Question: That’s quite powerful. How do you use that experience in your writing?

P. J. Moroney: Time will tell.

Question: How ambitious were you in your corporate life?

P. J. Moroney: That’s an interesting one to answer. I think I was ambitious on principle, but I was never much interested in status. I took things on like they were a contest I had to win. The harder and tougher it was, the more I liked it. When I started out one of my best mates told me he didn’t want any responsibility and I couldn’t get that. I wanted responsibility. I wanted to be the man, and that was true for many years. There’s some interesting psychology in that I might write about one day. Maybe I have already.

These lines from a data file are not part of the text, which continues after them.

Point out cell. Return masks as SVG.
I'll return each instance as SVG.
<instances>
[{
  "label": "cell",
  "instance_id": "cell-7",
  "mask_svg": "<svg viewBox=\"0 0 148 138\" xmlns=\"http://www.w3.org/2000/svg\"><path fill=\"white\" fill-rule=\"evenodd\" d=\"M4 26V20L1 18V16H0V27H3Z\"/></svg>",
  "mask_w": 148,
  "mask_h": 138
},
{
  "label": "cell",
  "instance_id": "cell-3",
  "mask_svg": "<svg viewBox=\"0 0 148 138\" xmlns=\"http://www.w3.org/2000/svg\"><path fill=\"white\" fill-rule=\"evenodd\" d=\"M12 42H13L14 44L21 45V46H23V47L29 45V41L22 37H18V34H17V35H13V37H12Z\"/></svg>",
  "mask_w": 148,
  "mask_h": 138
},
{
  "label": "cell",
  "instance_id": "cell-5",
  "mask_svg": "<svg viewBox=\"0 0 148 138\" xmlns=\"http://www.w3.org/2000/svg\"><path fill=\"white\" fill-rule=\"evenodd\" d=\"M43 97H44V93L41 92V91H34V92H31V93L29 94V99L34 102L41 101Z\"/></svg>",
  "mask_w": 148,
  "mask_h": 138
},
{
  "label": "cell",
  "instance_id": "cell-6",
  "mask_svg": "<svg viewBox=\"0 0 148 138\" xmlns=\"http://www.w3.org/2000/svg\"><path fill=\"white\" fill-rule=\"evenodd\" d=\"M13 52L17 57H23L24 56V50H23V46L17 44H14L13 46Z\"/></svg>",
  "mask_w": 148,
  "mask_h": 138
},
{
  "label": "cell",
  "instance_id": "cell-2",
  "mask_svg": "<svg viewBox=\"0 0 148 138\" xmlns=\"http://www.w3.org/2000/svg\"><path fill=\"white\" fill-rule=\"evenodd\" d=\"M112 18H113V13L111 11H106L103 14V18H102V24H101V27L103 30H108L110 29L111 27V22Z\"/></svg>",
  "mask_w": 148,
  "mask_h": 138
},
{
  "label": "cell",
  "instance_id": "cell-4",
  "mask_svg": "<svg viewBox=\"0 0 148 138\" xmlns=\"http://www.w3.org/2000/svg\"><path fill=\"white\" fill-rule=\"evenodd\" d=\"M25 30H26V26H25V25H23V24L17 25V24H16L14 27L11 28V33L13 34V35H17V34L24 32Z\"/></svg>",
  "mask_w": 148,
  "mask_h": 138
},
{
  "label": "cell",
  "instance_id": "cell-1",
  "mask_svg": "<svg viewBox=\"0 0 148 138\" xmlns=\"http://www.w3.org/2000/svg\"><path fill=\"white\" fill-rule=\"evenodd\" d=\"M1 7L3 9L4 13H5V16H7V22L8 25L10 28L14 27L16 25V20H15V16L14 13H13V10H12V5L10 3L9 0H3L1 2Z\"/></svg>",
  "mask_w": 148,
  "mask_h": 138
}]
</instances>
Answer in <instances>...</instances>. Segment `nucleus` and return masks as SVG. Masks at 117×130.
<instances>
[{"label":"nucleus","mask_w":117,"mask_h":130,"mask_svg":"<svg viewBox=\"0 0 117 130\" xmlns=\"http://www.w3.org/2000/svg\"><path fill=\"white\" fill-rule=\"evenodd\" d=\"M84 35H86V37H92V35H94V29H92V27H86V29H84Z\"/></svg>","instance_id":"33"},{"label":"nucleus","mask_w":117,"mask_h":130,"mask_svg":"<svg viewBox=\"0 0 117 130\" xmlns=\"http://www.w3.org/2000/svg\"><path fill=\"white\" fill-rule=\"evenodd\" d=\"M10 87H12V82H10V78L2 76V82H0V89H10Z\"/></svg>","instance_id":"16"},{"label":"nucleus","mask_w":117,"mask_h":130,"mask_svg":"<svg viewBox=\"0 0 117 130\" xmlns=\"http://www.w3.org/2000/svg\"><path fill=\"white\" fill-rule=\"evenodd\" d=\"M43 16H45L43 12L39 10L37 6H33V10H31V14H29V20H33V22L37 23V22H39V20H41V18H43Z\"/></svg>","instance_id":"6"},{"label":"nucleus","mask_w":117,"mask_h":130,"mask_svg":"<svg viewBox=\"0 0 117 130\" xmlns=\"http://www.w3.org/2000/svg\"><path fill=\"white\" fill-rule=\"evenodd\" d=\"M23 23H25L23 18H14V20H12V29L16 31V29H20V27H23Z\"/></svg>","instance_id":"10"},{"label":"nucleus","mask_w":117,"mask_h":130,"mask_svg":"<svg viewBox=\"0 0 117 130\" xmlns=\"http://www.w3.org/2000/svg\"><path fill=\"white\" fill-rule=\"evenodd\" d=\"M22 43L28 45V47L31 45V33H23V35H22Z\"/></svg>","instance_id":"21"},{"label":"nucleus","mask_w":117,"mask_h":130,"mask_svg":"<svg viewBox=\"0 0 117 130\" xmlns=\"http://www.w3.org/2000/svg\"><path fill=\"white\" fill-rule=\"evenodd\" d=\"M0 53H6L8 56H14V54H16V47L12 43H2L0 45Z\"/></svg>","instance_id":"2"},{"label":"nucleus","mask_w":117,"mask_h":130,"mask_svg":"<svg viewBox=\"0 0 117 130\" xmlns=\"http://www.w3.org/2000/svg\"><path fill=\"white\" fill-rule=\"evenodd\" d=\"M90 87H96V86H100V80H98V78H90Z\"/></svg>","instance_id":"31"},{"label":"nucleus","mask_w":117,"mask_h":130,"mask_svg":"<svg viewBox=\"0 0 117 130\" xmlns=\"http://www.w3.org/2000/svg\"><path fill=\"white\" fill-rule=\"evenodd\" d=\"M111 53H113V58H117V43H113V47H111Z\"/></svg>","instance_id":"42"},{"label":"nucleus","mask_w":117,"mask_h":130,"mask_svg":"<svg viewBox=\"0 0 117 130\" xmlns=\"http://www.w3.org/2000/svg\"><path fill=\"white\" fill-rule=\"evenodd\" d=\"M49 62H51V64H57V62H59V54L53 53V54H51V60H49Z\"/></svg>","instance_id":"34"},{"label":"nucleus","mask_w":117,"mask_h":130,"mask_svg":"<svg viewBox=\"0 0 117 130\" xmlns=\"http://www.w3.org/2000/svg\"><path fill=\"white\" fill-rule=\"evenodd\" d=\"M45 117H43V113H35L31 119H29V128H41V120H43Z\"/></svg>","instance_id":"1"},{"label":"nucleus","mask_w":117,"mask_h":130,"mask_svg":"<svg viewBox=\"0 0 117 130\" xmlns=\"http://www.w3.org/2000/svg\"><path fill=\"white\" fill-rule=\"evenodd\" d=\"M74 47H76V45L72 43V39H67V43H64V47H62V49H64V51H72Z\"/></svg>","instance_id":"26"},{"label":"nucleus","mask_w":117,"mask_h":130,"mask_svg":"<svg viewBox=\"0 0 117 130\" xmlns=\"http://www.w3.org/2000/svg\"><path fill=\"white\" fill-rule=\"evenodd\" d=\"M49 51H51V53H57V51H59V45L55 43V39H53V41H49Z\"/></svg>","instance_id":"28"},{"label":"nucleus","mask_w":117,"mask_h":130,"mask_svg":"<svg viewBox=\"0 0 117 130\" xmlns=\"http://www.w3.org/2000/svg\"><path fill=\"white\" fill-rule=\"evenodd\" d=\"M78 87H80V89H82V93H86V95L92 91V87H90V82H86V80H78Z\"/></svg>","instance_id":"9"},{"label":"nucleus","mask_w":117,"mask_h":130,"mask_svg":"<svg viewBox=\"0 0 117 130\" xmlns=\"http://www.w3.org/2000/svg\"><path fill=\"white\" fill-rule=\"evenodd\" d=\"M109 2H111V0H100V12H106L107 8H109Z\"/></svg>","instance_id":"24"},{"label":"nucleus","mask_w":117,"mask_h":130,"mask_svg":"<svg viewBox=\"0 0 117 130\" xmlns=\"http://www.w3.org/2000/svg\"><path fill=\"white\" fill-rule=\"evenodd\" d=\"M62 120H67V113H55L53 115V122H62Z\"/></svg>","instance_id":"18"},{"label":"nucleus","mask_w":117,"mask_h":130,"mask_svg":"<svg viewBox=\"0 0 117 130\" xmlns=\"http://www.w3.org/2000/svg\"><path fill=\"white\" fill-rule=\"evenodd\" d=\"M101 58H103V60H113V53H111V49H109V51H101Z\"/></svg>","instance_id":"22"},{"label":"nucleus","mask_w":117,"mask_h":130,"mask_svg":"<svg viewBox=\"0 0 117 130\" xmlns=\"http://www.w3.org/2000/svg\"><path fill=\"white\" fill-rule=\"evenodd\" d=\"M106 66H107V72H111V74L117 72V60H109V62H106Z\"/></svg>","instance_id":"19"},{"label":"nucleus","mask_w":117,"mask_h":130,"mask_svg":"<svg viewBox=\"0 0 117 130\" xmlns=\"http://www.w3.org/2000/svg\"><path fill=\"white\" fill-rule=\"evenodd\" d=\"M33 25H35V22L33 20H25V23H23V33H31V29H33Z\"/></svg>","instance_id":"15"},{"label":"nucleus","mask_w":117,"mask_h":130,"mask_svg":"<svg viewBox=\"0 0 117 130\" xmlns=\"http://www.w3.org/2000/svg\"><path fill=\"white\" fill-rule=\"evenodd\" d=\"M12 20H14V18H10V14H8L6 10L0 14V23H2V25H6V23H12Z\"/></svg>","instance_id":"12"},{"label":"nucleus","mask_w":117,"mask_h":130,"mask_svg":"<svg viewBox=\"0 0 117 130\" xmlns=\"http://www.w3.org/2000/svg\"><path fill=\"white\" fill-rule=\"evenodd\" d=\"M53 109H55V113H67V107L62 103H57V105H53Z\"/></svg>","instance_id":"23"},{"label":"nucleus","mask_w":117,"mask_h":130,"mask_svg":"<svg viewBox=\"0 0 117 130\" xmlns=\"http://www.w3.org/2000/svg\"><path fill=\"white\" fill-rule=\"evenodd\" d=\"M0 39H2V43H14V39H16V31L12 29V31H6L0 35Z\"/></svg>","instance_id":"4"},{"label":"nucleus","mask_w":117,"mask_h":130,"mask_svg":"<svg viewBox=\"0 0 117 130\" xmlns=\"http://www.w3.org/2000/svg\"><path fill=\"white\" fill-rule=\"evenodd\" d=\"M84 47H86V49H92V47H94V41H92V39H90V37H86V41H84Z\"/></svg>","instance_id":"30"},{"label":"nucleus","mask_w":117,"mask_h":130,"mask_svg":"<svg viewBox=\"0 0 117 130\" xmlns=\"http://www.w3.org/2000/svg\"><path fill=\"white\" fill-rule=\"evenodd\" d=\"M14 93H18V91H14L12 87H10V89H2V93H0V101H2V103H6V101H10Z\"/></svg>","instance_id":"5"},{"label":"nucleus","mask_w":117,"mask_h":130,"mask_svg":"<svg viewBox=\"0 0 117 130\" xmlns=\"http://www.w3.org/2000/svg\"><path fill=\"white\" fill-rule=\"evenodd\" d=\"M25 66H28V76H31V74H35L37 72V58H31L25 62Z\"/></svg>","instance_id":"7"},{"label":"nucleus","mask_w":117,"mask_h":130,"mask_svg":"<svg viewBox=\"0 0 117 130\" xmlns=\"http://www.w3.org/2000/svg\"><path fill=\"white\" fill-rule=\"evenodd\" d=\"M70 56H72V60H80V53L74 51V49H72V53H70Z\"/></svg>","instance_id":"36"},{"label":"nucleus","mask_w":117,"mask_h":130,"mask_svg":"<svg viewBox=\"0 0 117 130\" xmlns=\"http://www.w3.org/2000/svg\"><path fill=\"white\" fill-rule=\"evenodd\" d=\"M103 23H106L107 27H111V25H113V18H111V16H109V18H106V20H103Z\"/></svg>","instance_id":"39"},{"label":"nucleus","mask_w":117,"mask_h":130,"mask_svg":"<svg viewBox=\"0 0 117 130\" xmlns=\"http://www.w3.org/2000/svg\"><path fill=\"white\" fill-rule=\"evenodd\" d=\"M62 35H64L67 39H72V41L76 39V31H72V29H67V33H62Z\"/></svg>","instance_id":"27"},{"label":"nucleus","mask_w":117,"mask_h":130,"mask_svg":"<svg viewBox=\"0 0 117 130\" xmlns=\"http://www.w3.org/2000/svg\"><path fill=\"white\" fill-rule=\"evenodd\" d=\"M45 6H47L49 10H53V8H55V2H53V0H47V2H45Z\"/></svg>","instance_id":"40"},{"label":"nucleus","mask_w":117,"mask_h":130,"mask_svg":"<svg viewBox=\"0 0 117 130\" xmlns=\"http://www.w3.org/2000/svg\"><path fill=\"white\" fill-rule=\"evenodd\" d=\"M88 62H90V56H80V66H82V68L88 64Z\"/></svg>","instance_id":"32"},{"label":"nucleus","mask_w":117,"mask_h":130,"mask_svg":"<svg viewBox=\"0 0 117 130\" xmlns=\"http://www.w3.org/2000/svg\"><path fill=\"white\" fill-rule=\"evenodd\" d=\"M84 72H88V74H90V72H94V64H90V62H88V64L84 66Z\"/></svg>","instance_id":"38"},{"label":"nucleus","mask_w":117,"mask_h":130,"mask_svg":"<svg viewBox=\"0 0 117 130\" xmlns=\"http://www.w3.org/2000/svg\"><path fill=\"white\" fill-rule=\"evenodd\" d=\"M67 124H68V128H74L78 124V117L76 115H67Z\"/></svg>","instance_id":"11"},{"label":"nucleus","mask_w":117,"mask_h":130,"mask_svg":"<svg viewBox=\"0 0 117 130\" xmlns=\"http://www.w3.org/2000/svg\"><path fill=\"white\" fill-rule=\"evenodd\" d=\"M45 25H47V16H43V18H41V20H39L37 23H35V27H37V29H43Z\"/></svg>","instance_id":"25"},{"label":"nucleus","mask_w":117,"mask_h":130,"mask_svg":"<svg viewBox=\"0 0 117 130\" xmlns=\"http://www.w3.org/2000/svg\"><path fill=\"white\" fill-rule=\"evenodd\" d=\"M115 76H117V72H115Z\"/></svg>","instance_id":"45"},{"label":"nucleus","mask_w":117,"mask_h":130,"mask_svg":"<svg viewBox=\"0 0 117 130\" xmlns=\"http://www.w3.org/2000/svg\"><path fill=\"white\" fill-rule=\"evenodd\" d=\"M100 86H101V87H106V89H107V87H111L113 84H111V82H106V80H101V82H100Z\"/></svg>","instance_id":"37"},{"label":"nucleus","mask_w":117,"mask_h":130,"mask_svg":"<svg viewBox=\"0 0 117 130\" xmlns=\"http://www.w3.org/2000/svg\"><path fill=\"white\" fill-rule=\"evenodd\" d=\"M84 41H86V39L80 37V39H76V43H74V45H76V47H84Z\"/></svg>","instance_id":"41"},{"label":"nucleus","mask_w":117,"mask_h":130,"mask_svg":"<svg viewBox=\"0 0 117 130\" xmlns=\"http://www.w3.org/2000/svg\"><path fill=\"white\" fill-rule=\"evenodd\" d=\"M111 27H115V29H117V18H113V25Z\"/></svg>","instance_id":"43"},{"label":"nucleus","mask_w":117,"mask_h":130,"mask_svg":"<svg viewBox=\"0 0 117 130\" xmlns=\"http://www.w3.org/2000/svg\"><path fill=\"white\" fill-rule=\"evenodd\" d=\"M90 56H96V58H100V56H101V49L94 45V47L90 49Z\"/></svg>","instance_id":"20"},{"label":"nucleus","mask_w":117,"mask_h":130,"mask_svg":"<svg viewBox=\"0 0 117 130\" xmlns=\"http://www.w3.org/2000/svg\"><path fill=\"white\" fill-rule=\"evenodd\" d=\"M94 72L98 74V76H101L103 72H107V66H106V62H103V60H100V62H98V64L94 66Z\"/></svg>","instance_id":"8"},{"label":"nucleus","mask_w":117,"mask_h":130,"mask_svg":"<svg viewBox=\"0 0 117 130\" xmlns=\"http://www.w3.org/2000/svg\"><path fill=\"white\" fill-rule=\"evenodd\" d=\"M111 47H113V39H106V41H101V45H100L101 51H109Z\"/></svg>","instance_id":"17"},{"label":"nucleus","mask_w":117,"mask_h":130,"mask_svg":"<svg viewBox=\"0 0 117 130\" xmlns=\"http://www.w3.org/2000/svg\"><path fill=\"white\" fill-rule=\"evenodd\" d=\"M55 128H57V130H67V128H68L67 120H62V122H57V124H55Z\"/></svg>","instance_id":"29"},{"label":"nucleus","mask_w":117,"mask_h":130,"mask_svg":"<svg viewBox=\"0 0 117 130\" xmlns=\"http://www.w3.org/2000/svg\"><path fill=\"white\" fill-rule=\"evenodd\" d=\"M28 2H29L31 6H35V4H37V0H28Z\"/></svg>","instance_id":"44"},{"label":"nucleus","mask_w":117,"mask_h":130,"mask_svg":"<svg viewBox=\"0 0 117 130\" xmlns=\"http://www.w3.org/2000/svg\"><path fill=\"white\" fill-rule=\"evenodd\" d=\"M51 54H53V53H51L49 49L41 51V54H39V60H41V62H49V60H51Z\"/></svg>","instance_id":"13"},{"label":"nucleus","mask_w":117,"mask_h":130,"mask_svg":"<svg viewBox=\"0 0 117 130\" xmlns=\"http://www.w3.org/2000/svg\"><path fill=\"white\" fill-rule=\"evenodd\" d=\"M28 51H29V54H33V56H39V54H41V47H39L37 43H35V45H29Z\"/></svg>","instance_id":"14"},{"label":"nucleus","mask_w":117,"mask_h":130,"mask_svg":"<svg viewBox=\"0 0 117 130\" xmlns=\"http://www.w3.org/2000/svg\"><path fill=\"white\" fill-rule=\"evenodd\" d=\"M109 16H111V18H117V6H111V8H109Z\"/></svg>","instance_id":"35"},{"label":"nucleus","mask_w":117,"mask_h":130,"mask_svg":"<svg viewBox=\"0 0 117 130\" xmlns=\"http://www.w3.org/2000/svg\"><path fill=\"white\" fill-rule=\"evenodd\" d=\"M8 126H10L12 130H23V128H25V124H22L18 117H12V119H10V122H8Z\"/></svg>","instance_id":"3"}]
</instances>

I never wanted to be CEO or anything like that, though. It was too reductive to me. What I craved was the challenge, which is why I moved from contract to contract and took on projects, I think. I liked jobs I could score.

I was ambitious from the point of view of the challenge and the rewards, but it was all about life experience. I wanted to live fully, which is why I moved between jobs and why I travelled. I had my own business for a bit, and I’m glad I did – that was a dare I couldn’t refuse. It was lucrative while it lasted, but life moves on.

Question: What inspired you to write your first novel?

P. J. Moroney: Was it inspiration? There was no light bulb moment. I was always writing. Scraps mainly. Short stories. I figured I wanted to write a novel one day, but…

This was about 20-odd years ago. One day, I had the idea for the novel. I don’t know where it came from. Elsewhere, I’ve said Heart of Darkness influenced me. I loved that book. The theme of journeying into darkness is a killer. Very me, as it turns out. Plus, the voice of Marlowe – I wanted first-person omniscient for my novel. But is there a direct connection? I doubt it. I think that probably came later.

I loved the old film noir movies, too. They probably had an indirect influence. But where did the idea come from? Magic. Thin air. One day, it wasn’t; the next day it was. That’s the beauty of creativity – it has depths you can never understand.

Mind you, though the idea came way back, it took many years before I started to write it. I’m glad it happened. For a long time, I thought it never would.